Crockett spent his first year at NDSU at a North Dakota State School of Science program at the campus’ building just north of the Fargodome. It was tough, he said, but he got through it.
He got admitted to the university his second year, but once again could not be part of the team until he met NCAA academic standards. The Bison coaches were tough on him, Crockett said, sometimes getting him up at 5:30 a.m. to study.
“No matter how long it takes me, I’m going to get my degree,” he said. “Football is easy. That’s the easy part.”
Easy enough, anyway, to become the third all-time leading rusher in school history despite playing just three seasons. He has 3,842 yards and needs 111 to pass Kyle Steffes to move into second place. Moreover, Crockett shared carries his first two years with Sam Ojuri before taking over as the go-to guy this year.

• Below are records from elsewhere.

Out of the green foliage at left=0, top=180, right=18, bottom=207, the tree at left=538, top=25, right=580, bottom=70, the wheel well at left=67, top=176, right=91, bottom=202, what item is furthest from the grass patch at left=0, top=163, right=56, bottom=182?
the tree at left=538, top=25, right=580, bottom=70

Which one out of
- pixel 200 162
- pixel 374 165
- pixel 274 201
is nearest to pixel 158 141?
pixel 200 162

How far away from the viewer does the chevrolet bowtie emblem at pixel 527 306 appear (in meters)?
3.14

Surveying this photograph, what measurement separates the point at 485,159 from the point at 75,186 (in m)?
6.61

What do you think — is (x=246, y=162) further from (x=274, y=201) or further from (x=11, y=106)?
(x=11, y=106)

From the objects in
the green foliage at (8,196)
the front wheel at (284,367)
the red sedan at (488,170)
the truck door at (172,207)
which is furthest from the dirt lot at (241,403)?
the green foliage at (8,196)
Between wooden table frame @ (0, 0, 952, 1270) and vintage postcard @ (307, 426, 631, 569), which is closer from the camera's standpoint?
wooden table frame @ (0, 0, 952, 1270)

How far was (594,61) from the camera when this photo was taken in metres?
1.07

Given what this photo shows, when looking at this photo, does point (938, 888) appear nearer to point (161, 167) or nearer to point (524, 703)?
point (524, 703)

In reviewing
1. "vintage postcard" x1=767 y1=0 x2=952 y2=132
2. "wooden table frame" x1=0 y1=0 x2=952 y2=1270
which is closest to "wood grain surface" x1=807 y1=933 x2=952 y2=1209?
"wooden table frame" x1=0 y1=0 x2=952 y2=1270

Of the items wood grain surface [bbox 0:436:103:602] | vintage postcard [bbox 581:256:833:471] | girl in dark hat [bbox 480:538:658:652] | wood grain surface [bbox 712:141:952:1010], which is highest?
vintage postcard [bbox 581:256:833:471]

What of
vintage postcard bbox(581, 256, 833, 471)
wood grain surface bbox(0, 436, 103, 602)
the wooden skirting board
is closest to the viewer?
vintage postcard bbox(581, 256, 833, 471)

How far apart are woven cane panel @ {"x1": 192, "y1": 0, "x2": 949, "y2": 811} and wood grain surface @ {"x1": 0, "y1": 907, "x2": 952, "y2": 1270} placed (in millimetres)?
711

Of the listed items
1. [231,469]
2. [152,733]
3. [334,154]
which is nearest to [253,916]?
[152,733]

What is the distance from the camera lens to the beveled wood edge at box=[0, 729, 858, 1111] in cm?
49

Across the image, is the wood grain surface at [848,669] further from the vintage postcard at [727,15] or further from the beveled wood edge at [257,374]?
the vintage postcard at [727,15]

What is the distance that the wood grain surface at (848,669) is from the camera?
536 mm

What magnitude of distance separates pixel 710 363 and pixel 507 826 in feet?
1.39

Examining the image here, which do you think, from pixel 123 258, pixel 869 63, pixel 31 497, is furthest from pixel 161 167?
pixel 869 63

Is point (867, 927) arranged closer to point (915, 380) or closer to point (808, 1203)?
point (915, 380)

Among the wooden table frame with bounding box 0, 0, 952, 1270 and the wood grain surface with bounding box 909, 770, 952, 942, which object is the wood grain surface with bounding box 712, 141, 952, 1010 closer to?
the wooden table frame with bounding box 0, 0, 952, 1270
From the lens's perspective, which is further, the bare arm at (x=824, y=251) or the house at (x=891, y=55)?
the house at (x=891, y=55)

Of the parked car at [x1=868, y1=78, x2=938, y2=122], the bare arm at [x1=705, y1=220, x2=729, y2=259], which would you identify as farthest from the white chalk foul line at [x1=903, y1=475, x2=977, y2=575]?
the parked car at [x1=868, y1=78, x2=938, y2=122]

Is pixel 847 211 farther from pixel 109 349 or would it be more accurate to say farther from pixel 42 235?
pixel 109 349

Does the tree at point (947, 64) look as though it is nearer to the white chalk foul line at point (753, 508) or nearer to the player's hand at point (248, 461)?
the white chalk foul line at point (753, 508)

He has the school single-season record for rushing attempts with 294 and counting. He needs 197 yards to pass Lamar Gordon’s single-season rushing record of 1,723 yards.
It’s all been part of the journey.
“The journey is big,” Crockett said. “It goes through sitting out two years and really wanting to be part of something badly. Then to finally get that opportunity and it feels like those two years took a century and the time played went by in a week, so it kind of hits you hard.”
Crockett, in an interview this week, was asked if it was even possible to thank the village who helped him when he needed it.
“I’m saying thanks right now,” he said.
That is true, but not the whole story. All of those thousands of Bison fans would probably also like to say thanks for surviving, and now thriving.